Alexa Johnston writing in her latest Ladies a Plate Newsletter:
While browsing through recipe books looking for good ideas for using up a
surplus of jams and preserves, I became engrossed in a charmingly titled book 'Treasure
Trove of Hungarian cookery'by Mariska Vizvari, published in Budapest in 1961.
Here is the description from the dustjacket: 'A collection of delicious recipes
written by a delightful Hungarian actress, housewife and hostess, this book is
an ideal guide for all women - and men - who enjoy the adventure of excursions
into the cookery of different nations.' That's me.
The book was a gift from George Haydn, a generous and amusing man, a great
raconteur, a wonderful host and a dear friend. After arriving here from
Budapest just before the outbreak of the second World War, George built a good
life in New Zealand - his longevity a testament to the benefits of eating
large quantities of cheese, meat and butter, with bread on the side of course,
working hard, and playing lots of tennis.

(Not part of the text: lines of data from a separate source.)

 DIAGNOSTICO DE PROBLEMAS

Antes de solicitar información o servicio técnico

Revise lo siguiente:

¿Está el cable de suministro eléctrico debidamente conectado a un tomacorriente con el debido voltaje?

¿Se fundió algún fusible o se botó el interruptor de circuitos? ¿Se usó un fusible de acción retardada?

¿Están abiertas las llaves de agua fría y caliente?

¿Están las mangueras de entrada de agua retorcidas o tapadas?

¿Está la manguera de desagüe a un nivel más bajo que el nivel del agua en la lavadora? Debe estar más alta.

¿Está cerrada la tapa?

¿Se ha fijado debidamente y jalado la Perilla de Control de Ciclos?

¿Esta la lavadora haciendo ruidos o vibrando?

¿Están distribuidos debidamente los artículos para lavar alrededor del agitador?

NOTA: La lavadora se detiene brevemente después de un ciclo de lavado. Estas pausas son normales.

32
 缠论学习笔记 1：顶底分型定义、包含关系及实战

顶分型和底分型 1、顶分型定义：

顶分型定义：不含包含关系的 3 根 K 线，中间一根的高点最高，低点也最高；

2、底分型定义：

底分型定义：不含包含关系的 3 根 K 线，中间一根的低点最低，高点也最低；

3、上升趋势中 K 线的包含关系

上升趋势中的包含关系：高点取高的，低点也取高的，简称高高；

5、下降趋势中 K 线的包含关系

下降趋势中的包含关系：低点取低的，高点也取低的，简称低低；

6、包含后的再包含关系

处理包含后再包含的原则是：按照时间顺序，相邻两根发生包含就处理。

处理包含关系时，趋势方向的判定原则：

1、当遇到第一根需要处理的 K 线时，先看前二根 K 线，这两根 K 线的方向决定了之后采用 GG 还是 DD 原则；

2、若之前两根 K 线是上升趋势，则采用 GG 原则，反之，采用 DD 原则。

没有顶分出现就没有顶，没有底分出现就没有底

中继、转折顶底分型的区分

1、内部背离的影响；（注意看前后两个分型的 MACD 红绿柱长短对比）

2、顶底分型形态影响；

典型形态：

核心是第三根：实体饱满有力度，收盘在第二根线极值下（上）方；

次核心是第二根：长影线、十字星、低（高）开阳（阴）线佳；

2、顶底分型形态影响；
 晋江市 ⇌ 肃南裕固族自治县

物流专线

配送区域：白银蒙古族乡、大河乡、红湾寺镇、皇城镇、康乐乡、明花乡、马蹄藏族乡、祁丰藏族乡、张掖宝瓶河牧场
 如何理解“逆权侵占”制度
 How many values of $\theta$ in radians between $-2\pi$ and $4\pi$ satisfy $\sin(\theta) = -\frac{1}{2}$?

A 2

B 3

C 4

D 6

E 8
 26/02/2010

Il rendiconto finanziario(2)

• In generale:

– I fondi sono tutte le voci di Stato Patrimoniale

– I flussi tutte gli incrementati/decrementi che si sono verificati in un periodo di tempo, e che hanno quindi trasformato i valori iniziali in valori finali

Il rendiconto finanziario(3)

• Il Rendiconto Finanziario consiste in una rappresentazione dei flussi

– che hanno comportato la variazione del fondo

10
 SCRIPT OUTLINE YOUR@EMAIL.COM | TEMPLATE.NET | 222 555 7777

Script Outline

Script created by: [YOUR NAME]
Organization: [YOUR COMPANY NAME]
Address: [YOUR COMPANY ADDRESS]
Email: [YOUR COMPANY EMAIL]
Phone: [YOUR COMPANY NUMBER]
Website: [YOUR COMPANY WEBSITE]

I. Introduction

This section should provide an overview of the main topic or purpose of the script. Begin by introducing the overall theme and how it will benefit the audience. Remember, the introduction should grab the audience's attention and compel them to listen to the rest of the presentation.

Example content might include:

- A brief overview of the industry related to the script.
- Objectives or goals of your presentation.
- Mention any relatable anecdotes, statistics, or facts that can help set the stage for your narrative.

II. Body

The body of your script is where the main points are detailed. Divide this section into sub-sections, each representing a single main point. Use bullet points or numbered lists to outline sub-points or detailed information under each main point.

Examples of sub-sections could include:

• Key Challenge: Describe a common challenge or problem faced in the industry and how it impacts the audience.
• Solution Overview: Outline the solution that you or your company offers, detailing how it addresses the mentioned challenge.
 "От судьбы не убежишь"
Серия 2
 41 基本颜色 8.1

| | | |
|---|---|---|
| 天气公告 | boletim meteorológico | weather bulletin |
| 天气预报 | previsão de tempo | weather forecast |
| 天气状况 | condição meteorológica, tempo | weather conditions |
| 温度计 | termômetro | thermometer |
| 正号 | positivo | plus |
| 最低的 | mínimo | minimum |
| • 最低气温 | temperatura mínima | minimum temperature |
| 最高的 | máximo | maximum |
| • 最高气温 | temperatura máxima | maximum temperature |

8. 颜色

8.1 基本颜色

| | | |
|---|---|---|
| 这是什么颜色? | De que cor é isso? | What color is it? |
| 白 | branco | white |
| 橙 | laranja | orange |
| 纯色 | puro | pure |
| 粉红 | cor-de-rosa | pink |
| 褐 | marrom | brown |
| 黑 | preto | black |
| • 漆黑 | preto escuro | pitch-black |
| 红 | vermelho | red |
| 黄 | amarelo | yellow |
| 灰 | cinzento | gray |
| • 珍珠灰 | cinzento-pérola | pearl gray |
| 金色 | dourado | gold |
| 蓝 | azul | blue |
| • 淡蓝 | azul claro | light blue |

George always said that it was the
allure of unlimited butter that attracted him and his cousin Andrew to New
Zealand. . .
In the 'Treasure Trove' I found a 'Jam Cake' in which three layers of
buttery, sweet walnut pastry are filled with home made jams - perfect for my
purposes, and some tender cheese biscuits made with ground almonds and
sandwiched in pairs with a softened butter and cheese filling. I think George
would have enjoyed them.
The other two recipes in this newsletter are from Italy and Spain, both sweet
treats suitable for autumn eating. Dulce de Membrillo is the best recipe I've
found for Quince Cheese or Quince Paste and comes from Anna MacMiadhachain's
1976 book 'Spanish Regional Cookery'. If you have a few quinces ripening slowly
at home do try this approach. She uses grated raw quince instead of cooked
quince and the result is a beautiful rose-pink, fresh-tasting quince cheese,
which cuts easily and keeps very well.
And from Carol Field's 1993 book 'Italy in Small Bites, a very easily made
Salame Dolce, or Chocolate Salami. I suppose it is an Italian version of New
Zealand's Biscuit Fudge Cake, but the raisins soaked in marsala or rum, the
pine nuts and the apricot jam make it extra special.
So none of the recipes this time are traditional Easter or Passover fare,
but all make excellent, rich, special-occasion treats and all, except the Dulce
de Membrillo, use plenty of delicous New Zealand butter. In memory of George.